# Source text
=== Begin Enclosure ===

We followed the rocky riverbed and hiked between old-growth tree trunks meters in diameter. I pointed out lacy western hemlock, sturdy salal bushes, fragrant red cedar, and sun-dappled vine maple to my husband and if I were introducing him to old friends. We stopped to let le Petit splash and run about the sandier parts of the stream, and apprehensively pointed out fresh bear and elk tracks in the mud. Three startled mergansers noisily flew off, and I watched an osprey dive down from its perch in a dead snag. It was sunny, there wasn't a cloud overhead; the 'rain was in remission,' as our fabulous guidebook described it. I drank in the scent of the forest and the sound of the gushing water, knowing it would have to quench my thirst for this place months, maybe years.

"There's nothing like this in France," I said obviously, uselessly.

I vowed to spend as much time as possible on our infrequent trips back home hiking and exploring Western Washington's wilderness. I love this land with a visceral familiarity, and no other landscape on Earth feels so much like home. I want le Petit to feel the same way.

Monday, September 14, 2009

Séjour linguistique

At the ripe age of two years and two months, le Petit is starting the new academic year with a month of study abroad. My in-laws joked that he was heading on his very own toddler séjour linguistique a dozen years ahead of his peers. While he already understands English well from hearing me speak it at home all the time, I think I've noticed a marked improvement in his spoken English since we've arrived in the US.

He's learned what any tourist knows: master the culinary vocabularly first. On our trip to the farmers' market today he asked for "more strawberry" instead of "more fraises," and at lunch and dinner he demanded "more meat!" And a delicious new treat has entered his vocabulary: a-ni-mal cwa-kers (s'il te plait).

He says 'big step' then spontaneously translates it to 'grosse marche' when his Daddy doesn't immediately understand.

He screams 'wanna get out' instead of 'descendre' to leave his crib at nap time, hoping that I'll understand.

He exclaims 'Oh my goodness!' convincingly.

He says 'no' instead of 'non,' and with the accent and whiny conviction of an American high school student.

He protests with 'I don't want' as well as 'Tu ne veux pas'.

He repeats everything he overhears. I pleaded with him to give up a bit of his two-year-old negativity, reminding him that his favorite guy President Obama says 'Yes We Can.' Sure enough, le Petit promptly repeated, 'Yes we can.' It was adorable. Now if only I could get him to say it like he meant it at nap time.

=== End Enclosure ===

# Goal of the exercise
Write the next part of the blog excerpt about le Petit, starting after its final sentence. The rows that come next are separate material and have no connection to the blog excerpt about le Petit.

# Data listing
=== Begin Enclosure ===

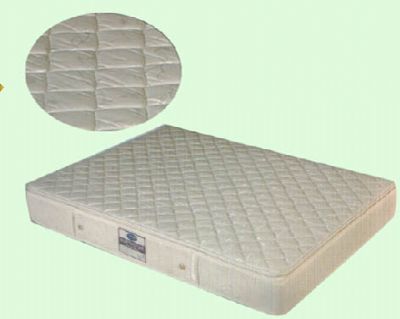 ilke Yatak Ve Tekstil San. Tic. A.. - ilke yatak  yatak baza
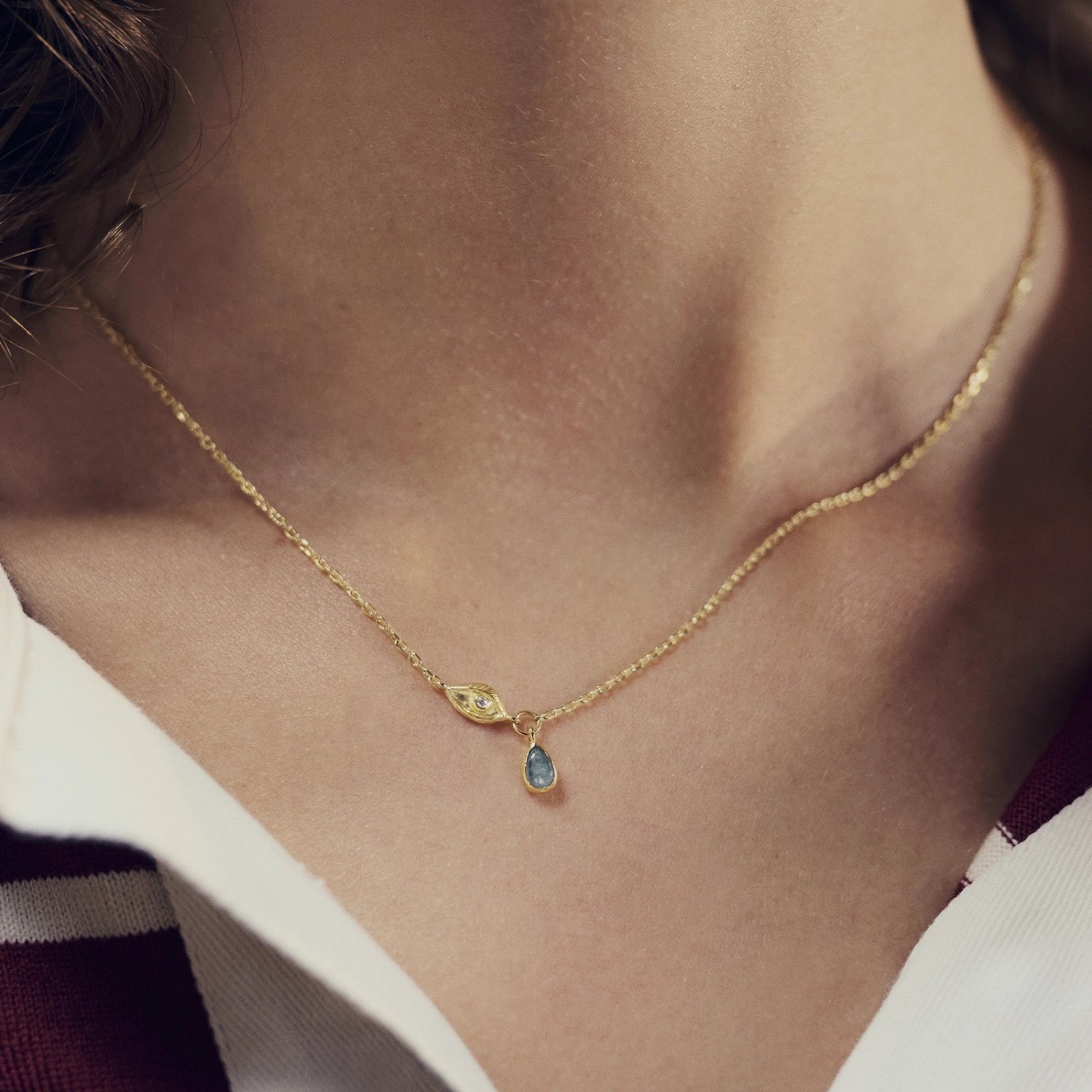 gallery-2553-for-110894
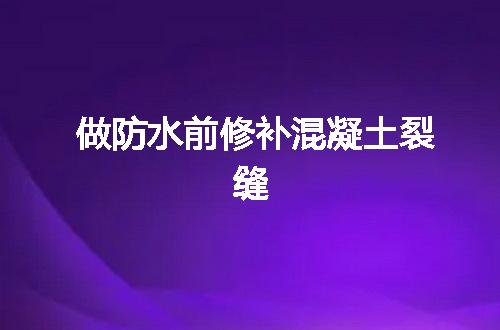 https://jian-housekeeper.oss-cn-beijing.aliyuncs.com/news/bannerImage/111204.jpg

=== End Enclosure ===
=== Begin Enclosure ===

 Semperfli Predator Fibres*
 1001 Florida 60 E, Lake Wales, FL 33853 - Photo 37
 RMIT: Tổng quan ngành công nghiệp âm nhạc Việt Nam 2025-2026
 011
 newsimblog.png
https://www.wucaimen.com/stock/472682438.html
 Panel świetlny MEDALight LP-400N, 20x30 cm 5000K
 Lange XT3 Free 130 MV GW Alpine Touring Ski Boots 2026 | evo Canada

=== End Enclosure ===

# Written reply
Saturday, September 12, 2009

Getting here from there

We made it back home. Jetlag and the daunting prospect of typing again on an American keyboard has made me temporarily neglect my blog, but I owe a quick check-in and brief description of the trip that had me fretting for months. Especially since I might not have worked up the nerve to fly back home from Paris alone with le Petit if I hadn't had the encouragement from you, dear readers.

I was terribly anxious, and in my anxiety I had everything calculated, with toys organized into sacks in my neatly-packed carry-on, enough diapers and toddler snacks to mount an expedition to cross the Alps on foot, two changes of clothes for the little one, one change of clothes for me. Our brand-new car seat was strapped onto a folding luggage cart with a backpack on top; I wore a compact travel purse over my shoulder and le Petit in a sling on my hip. I had crayons, Legos, books, blocks, and an MP3-player loaded with French children's songs. I made lists, I packed and repacked, I felt like I was preparing for combat.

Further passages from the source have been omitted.